**DOCUMENT EXCERPT**.

** BEGIN **

Tuesday, 23 March 2004

Some Thoughts On Credibility

There was a time when David Kay was the Great White Hope of the far
right. His name was once bandied about by White House press
secretaries, cabinet members, and drug-addled talk show hosts. We were
told over and over "David Kay is still looking for WMD in Iraq, and
he's already found so much. You'll all be very sorry that you made this
an issue."
As most of you probably know, David Kay has since renounced Bush's war.
Yesterday he spoke at Harvard, and I don't think he'll be cited by Rumsfeld anytime soon:

The former chief U.S. weapons inspector in Iraq warned on
Monday that the United States is in "grave danger" of destroying its
credibility at home and abroad if it does not own up to its mistakes in
Iraq. "The cost of our mistakes ... with regard to the explanation of
why we went to war in Iraq are far greater than Iraq itself," David Kay
said in a speech at Harvard University's John F. Kennedy School of
Government. "We are in grave danger of having destroyed our credibility
internationally and domestically with regard to warning about future
events
," he said. "The answer is to admit you were wrong, and
what I find most disturbing around Washington ... is the belief ... you
can never admit you're wrong.
"

Contrary to what you'll hear from the White House, the WMD hunt is over. It has been abandoned by the chief weapons inspector. And to make matters worse, he is pouring salt in their wounds at the worst possible time:
He cautioned the intelligence community against jumping to
premature conclusions, as it did in Iraq. "One of the most dangerous
things abroad in the world of intelligence today actually came out of
9/11 ... the insistence of 'Why didn't you connect the dots?' The dots
were all there," he said. "When we finally do the sums on Iraq, what
will turn out is that we simply didn't know what was going on, but we
connected the dots -- the dots from 1991 behavior were connected with
2000 behavior and 2003 behavior, and it became an explanation and a
picture of Iraq that simply didn't exist," Kay said.

** END **

**RECORD LIST**.

** BEGIN **

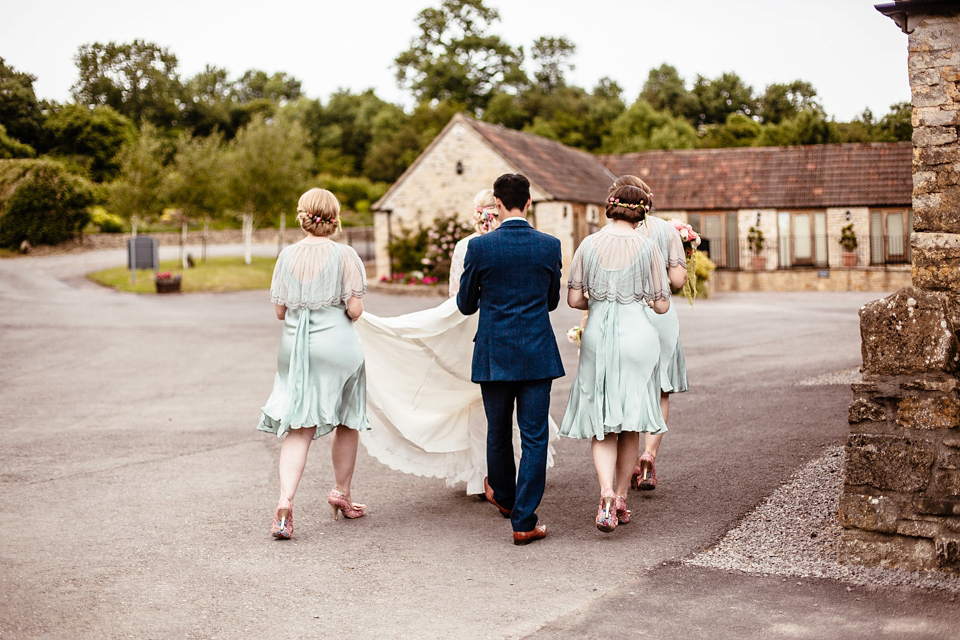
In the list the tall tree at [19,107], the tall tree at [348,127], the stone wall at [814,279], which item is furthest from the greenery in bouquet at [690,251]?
the tall tree at [348,127]

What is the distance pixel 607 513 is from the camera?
217 inches

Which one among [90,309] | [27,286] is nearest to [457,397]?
[90,309]

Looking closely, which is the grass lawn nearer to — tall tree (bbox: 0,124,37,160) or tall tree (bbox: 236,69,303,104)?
tall tree (bbox: 0,124,37,160)

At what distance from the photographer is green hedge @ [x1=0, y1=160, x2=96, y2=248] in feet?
134

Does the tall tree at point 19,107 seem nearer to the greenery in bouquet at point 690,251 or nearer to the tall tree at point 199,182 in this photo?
the tall tree at point 199,182

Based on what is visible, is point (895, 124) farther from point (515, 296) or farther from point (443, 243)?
point (515, 296)

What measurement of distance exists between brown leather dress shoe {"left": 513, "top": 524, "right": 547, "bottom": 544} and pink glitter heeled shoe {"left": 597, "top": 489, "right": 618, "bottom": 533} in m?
0.34

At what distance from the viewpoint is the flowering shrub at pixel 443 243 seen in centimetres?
3173

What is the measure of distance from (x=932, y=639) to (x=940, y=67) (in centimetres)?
337

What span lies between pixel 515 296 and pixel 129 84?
3273 inches

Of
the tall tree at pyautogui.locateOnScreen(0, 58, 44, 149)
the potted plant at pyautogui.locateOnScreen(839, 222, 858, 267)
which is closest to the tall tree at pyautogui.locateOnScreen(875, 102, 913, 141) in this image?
the potted plant at pyautogui.locateOnScreen(839, 222, 858, 267)

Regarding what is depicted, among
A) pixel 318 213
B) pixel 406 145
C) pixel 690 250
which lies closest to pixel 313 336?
pixel 318 213

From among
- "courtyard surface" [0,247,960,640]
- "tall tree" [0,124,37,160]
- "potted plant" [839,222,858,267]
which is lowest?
"courtyard surface" [0,247,960,640]

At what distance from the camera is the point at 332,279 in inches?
232
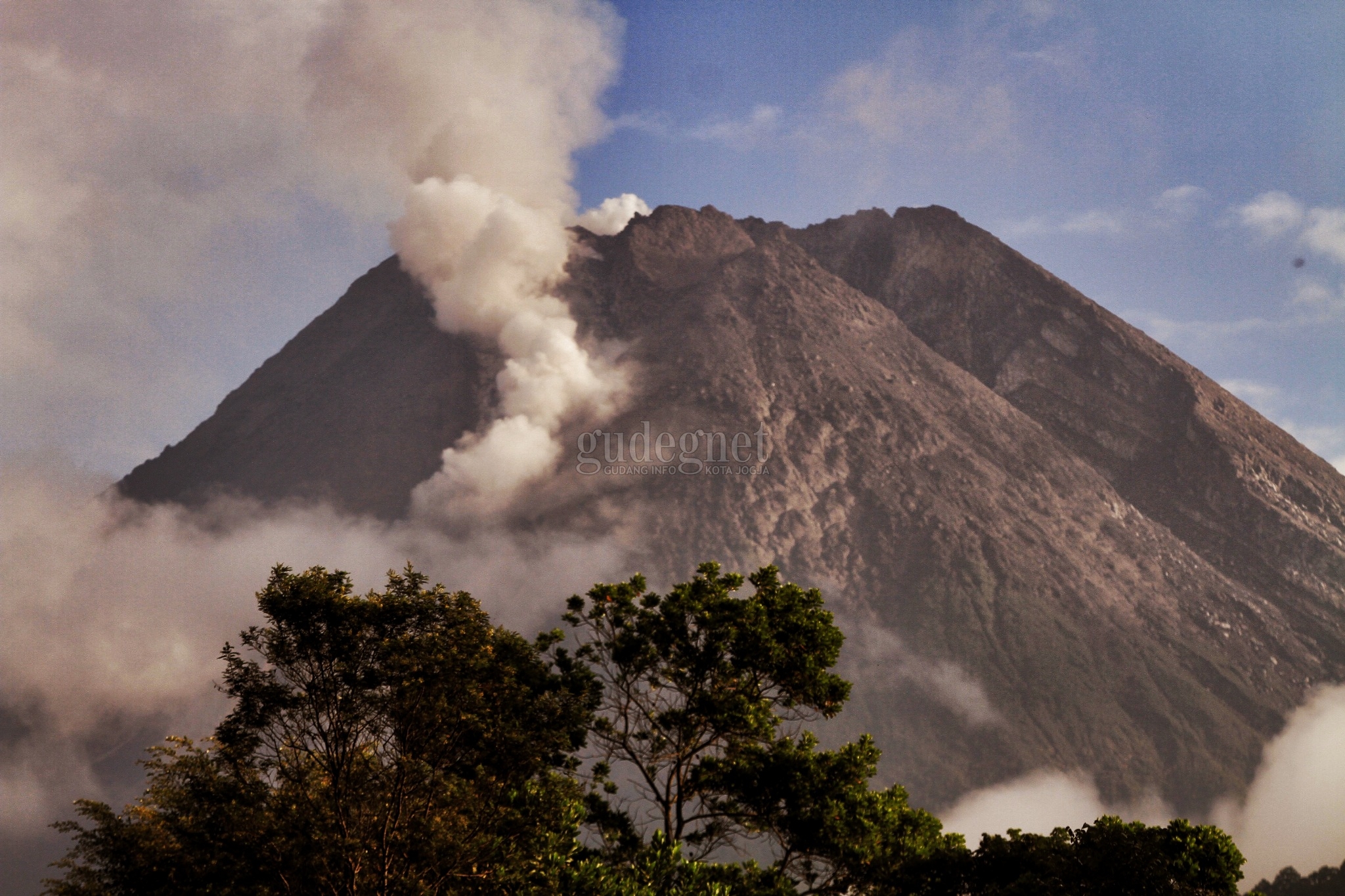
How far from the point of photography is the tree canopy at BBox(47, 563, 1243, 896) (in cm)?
1408

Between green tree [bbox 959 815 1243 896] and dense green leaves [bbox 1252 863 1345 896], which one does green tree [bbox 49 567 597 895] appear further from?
dense green leaves [bbox 1252 863 1345 896]

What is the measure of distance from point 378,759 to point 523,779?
10.9 ft

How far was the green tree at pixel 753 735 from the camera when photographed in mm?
18859

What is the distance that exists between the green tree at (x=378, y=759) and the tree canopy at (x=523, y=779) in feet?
0.16

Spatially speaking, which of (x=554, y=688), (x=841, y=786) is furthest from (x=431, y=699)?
(x=841, y=786)

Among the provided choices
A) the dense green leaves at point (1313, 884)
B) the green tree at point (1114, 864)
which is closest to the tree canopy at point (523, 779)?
the green tree at point (1114, 864)

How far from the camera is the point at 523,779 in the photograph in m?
15.9

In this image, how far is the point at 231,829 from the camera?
1584 centimetres

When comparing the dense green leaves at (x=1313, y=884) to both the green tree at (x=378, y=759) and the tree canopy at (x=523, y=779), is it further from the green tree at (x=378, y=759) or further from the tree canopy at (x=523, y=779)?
the green tree at (x=378, y=759)

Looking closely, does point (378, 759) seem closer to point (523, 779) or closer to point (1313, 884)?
point (523, 779)

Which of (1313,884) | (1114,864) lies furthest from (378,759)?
(1313,884)

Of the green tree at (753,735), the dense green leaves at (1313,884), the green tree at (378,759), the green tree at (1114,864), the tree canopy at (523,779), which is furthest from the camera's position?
the dense green leaves at (1313,884)

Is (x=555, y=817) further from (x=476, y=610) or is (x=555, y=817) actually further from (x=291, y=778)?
(x=291, y=778)

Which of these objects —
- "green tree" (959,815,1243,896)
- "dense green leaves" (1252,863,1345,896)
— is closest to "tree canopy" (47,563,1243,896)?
"green tree" (959,815,1243,896)
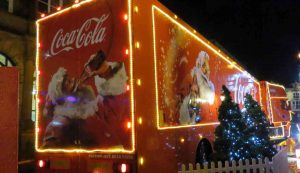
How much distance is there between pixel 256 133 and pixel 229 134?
1104mm

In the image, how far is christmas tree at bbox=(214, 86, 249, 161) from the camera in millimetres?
7711

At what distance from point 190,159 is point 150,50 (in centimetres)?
256

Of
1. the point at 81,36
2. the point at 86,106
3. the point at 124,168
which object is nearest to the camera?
the point at 124,168

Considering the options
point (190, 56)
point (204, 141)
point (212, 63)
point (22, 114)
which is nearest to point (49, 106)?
point (190, 56)

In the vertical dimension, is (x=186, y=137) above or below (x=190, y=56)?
below

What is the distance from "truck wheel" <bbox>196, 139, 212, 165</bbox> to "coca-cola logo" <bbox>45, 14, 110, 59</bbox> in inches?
136

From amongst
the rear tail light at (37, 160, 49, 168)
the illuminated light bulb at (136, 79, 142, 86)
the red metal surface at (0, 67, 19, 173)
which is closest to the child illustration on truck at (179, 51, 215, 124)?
the illuminated light bulb at (136, 79, 142, 86)

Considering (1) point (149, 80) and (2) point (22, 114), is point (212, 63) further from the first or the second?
(2) point (22, 114)

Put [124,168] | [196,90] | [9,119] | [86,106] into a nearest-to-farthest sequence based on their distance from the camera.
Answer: [9,119] → [124,168] → [86,106] → [196,90]

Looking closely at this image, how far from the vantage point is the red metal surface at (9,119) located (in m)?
2.03

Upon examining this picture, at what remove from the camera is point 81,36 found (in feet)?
19.9

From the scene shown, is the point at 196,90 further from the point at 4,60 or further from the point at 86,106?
the point at 4,60

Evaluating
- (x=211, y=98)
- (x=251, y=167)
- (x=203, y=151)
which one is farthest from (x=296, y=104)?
(x=251, y=167)

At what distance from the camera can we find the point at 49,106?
249 inches
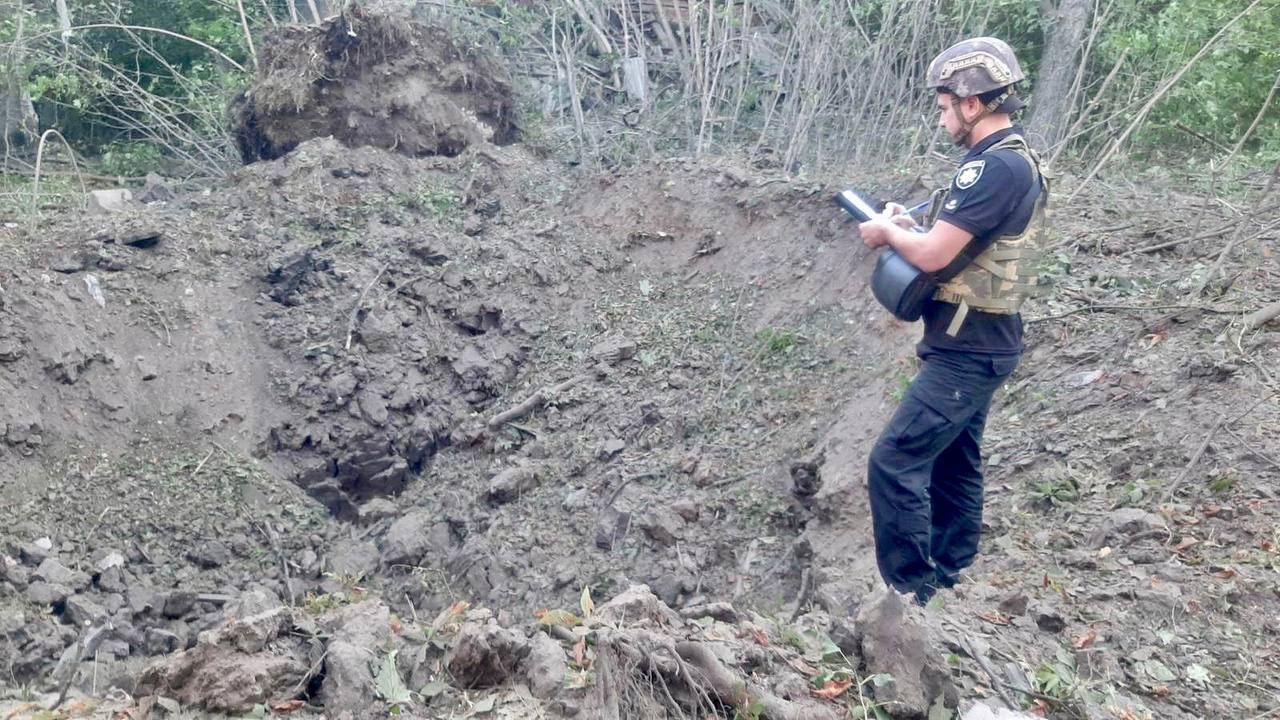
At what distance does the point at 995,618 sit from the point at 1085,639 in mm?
273

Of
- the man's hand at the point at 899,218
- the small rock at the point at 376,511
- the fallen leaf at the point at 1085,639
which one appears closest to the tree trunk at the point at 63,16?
the small rock at the point at 376,511

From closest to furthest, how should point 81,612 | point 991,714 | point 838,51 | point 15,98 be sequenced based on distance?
point 991,714
point 81,612
point 838,51
point 15,98

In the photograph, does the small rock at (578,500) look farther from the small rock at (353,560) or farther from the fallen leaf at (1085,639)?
the fallen leaf at (1085,639)

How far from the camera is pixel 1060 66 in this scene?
31.1 ft

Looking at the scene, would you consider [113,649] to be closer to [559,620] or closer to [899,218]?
[559,620]

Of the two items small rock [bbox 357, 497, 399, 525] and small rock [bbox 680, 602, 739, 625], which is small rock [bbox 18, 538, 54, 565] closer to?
→ small rock [bbox 357, 497, 399, 525]

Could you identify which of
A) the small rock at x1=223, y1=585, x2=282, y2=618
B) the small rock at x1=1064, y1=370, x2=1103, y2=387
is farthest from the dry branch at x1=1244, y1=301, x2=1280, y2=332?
the small rock at x1=223, y1=585, x2=282, y2=618

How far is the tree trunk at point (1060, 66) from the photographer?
30.9ft

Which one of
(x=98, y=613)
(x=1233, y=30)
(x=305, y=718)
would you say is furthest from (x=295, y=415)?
(x=1233, y=30)

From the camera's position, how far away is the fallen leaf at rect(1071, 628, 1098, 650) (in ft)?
11.6

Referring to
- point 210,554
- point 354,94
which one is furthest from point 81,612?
point 354,94

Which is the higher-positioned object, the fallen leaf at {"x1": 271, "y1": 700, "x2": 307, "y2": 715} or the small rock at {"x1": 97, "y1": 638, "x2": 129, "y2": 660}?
the fallen leaf at {"x1": 271, "y1": 700, "x2": 307, "y2": 715}

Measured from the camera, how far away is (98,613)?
5156 millimetres

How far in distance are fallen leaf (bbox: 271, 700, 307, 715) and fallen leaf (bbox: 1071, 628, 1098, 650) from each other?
7.53 feet
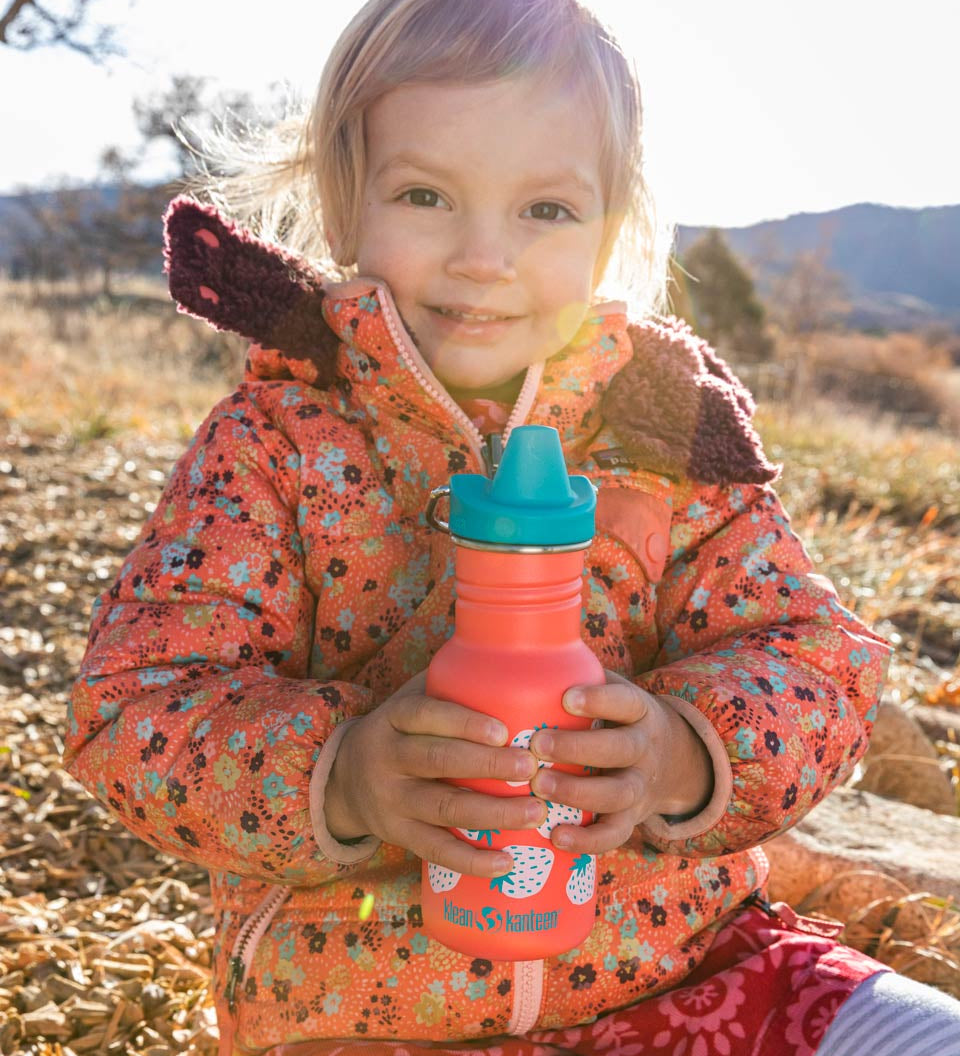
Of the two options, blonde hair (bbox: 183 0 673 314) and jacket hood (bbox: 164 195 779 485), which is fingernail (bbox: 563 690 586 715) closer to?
jacket hood (bbox: 164 195 779 485)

** END **

**WHAT YOU NEED TO DO**.
1. In the blog post about David Kay's Harvard speech, where exactly did Kay give the speech?
2. Pick up the blog post about David Kay's Harvard speech and continue it from its final sentence.

**RESULTS OF THE TASKS**.
1. At Harvard University's John F. Kennedy School of Government.

2.
Coming on the heels of Dick Clarke's book/60 Minutes appearance is (or
at least should be) absolutely devastating. Yet once again, Bush and
his cronies appear unable to accept reality. They casually brush off
Senior Terrorism Advisor Richard Clarke, Chief Weapons Inpector David
Kay, Treasury Secretary Paul O'Neill, Ambassador Joe Wilson, etc. as
being nothing more than disgruntled former employees. It seems as
though in order to believe the White House, you have to assume that all
of these people who've been public servants for decades
are all simply liars. The White House expects America to accept that
these people have put years of service to the country and their
reputations on the line just to wrong Bush.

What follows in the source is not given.